Congratulations
...on ticking a box.
Ofcom has published the first of its triennial reports on the UK's communications infrastructure, but more importantly there are pretty maps too. The regulator is required to provide a detailed study of the UK's telecommunications to the Ministry of Fun every three years. The report is supposed to include details of what …
Are we looking at the same websites? I'm looking specifically at http://sitefinder.ofcom.org.uk/search and have just changed my mind about who my next service provider will be! based on Transmitters near where I live and work..
From what I've seen its going to be very useful.
Sitefinder has been around for ten years and is very detailed, but these days it's also very inaccurate as Everything Everywhere (Orange/T-Mobile) won't provide any data.
The other maps offer a resolution restricted to counties, so aren't very helpful.
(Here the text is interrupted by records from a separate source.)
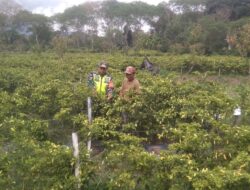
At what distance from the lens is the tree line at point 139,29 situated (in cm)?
2858

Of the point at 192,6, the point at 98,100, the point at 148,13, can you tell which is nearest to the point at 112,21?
the point at 148,13

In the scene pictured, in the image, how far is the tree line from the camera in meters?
28.6

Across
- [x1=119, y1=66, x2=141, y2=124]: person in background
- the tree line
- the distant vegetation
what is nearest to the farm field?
the distant vegetation

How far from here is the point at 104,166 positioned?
528 centimetres

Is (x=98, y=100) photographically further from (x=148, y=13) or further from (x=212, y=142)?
(x=148, y=13)

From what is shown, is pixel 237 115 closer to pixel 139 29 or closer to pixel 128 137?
pixel 128 137

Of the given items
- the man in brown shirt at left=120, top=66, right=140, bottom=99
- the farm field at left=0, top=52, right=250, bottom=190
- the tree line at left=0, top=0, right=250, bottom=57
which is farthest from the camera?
the tree line at left=0, top=0, right=250, bottom=57

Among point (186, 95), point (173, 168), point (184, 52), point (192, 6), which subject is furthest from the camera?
point (192, 6)

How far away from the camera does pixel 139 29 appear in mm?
47844

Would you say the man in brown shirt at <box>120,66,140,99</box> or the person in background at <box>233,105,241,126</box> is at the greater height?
the man in brown shirt at <box>120,66,140,99</box>

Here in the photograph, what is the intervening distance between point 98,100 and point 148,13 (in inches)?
1771

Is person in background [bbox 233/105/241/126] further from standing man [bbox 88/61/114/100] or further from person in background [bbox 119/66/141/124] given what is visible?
standing man [bbox 88/61/114/100]

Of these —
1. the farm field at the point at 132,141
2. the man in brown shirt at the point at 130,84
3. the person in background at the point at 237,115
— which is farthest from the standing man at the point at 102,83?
the person in background at the point at 237,115

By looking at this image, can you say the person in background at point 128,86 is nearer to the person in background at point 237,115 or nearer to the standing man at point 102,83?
the standing man at point 102,83
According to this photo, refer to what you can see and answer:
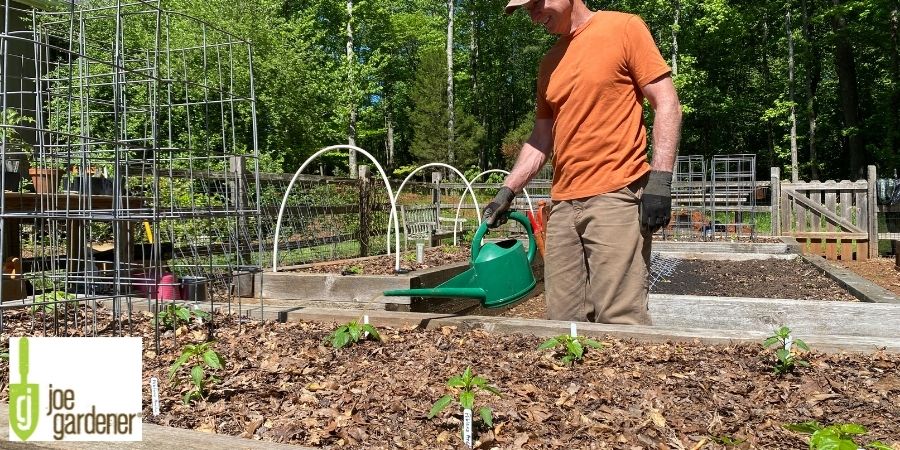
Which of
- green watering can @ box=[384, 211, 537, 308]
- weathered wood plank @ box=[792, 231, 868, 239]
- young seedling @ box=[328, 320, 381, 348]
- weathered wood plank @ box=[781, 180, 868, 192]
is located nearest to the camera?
young seedling @ box=[328, 320, 381, 348]

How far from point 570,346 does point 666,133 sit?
0.99m

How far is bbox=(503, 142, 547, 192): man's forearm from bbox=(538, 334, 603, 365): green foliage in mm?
958

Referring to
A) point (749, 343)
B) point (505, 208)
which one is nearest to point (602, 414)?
point (749, 343)

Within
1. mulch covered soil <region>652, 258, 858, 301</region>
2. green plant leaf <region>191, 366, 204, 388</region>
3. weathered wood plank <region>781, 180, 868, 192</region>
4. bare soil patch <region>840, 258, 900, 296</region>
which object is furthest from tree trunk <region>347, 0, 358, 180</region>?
green plant leaf <region>191, 366, 204, 388</region>

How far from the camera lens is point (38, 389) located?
1.98 meters

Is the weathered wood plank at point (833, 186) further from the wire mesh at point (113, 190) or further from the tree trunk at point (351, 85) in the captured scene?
the tree trunk at point (351, 85)

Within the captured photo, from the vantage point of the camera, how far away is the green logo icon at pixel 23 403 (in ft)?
5.88

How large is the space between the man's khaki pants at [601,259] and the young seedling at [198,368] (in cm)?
154

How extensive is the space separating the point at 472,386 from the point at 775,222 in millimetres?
11411

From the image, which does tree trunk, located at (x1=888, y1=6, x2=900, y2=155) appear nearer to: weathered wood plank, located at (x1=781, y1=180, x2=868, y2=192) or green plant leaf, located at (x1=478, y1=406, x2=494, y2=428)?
weathered wood plank, located at (x1=781, y1=180, x2=868, y2=192)

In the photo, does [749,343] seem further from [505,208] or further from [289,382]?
[289,382]

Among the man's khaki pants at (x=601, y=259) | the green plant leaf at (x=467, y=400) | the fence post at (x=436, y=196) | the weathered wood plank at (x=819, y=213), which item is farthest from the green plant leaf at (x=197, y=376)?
the weathered wood plank at (x=819, y=213)

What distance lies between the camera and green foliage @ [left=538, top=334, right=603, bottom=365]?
8.13ft

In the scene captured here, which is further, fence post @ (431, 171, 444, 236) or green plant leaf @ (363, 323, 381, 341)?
fence post @ (431, 171, 444, 236)
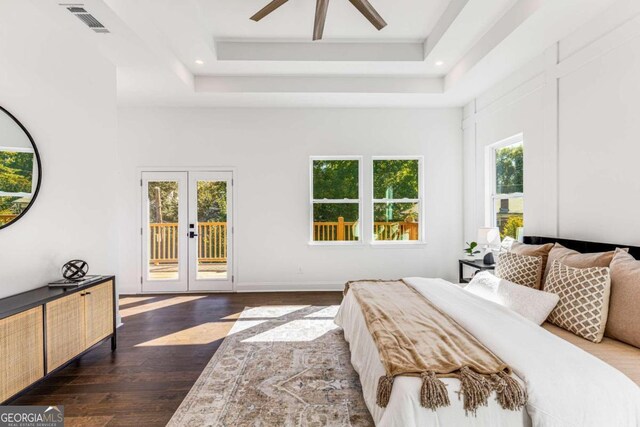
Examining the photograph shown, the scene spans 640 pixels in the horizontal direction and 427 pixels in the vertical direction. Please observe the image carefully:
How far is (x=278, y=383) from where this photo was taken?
2.48 metres

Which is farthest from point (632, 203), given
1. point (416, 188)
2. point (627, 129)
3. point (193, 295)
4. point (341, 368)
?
point (193, 295)

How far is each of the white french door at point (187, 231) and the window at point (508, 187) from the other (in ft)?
13.0

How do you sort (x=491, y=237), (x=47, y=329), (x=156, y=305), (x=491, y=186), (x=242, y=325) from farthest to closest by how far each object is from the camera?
1. (x=491, y=186)
2. (x=156, y=305)
3. (x=491, y=237)
4. (x=242, y=325)
5. (x=47, y=329)

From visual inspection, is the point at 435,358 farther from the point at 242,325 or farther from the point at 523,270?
the point at 242,325

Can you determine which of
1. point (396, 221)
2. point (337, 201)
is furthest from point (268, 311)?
point (396, 221)

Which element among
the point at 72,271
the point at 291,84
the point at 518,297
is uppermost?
the point at 291,84

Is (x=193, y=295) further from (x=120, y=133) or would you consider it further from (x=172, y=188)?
(x=120, y=133)

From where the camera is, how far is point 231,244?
527cm

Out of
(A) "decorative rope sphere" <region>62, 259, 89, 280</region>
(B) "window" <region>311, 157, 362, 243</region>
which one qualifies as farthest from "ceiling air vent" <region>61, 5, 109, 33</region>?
(B) "window" <region>311, 157, 362, 243</region>

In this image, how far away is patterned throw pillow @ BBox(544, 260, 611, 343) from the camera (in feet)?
6.67

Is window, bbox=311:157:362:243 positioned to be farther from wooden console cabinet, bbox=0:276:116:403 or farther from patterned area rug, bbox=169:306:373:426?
wooden console cabinet, bbox=0:276:116:403

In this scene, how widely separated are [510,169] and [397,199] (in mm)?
1731

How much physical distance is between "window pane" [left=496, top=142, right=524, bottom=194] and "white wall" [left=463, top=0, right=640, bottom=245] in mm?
265

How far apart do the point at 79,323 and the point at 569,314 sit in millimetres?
3632
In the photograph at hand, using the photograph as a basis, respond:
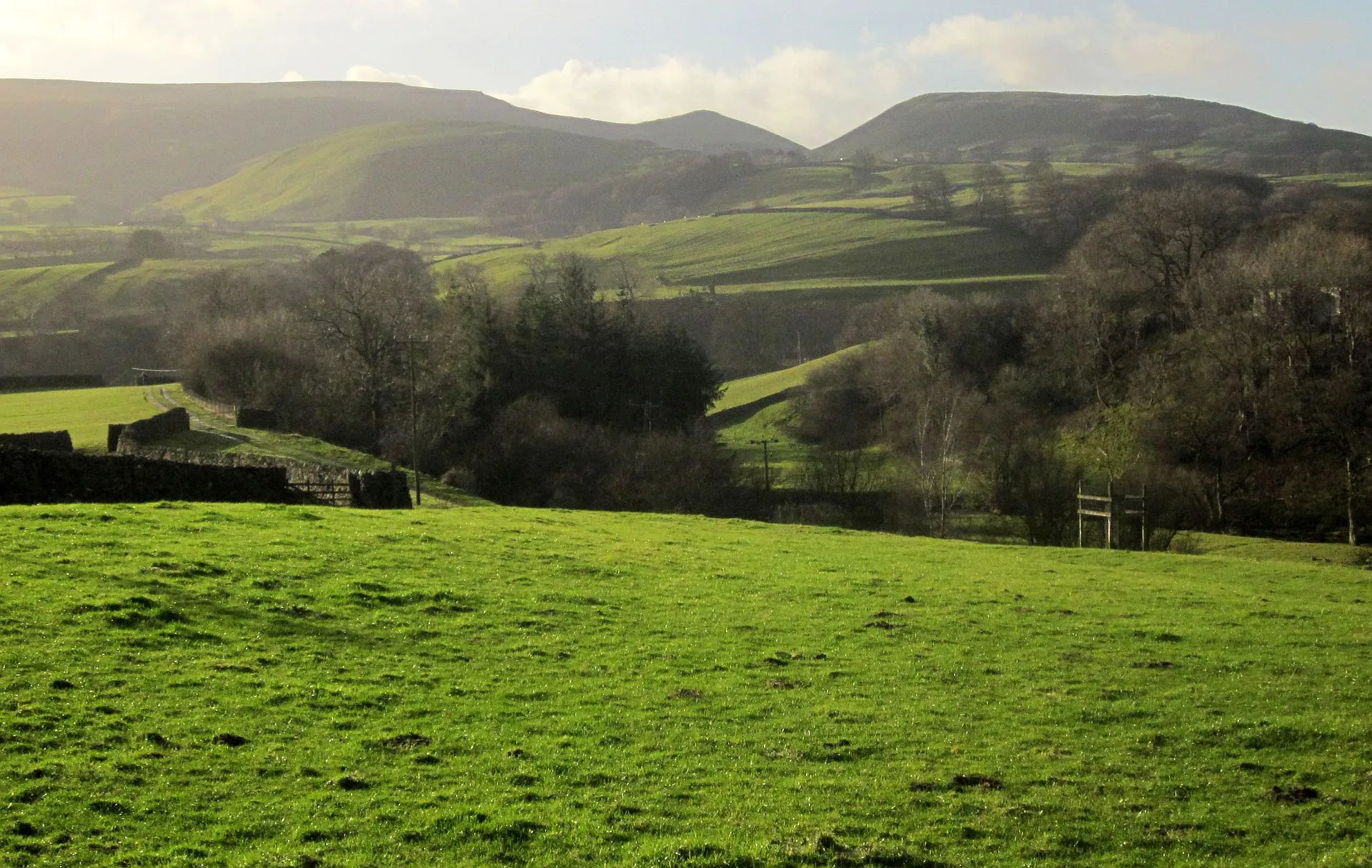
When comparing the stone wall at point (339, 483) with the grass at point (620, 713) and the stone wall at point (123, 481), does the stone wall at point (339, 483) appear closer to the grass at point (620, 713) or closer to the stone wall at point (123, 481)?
the stone wall at point (123, 481)

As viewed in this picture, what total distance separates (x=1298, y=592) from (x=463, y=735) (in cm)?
2039

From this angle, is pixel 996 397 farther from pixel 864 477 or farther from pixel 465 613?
pixel 465 613

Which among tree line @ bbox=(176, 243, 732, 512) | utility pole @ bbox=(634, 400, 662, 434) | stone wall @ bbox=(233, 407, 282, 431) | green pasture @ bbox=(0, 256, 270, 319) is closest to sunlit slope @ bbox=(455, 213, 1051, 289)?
green pasture @ bbox=(0, 256, 270, 319)

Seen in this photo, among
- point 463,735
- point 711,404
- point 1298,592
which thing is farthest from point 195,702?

I'd be hesitant to rely on Sitefinder for cell site information, but operators' own coverage checkers are pretty accurate.
Bill.
I looked at the DAB coverage map, it is useless.
They have averaged out over the whole of the Highlands at 71%. You would be hard pushed to find anywhere in Fort William where you cannot receive DAB but it shows as 71% which is exactly the same as somewhere in the Highlands with no coverage at all.
Oh yes, indeed they did. Ofcom argued on the side of T-Mobile against the Information Commissioner, and the matter is now going to the EU courts:
http://www.theregister.co.uk/2008/03/03/lapdog_ofcom/
...I did make one mistake: T-Mobile's data was last updated in 2005, not 2007, but at least it looks pretty these days.
Bill.
Beyond the averaging, even in places like Oxford and London you come across cell towers that refuse to operate on 3G, dropping to Edge and then without moving the phone/dongle it switches up to 3G+
Cell tower switching is a real pain on even commuter train services, hands up if anyone elses a get spot just south of Clapham Junction.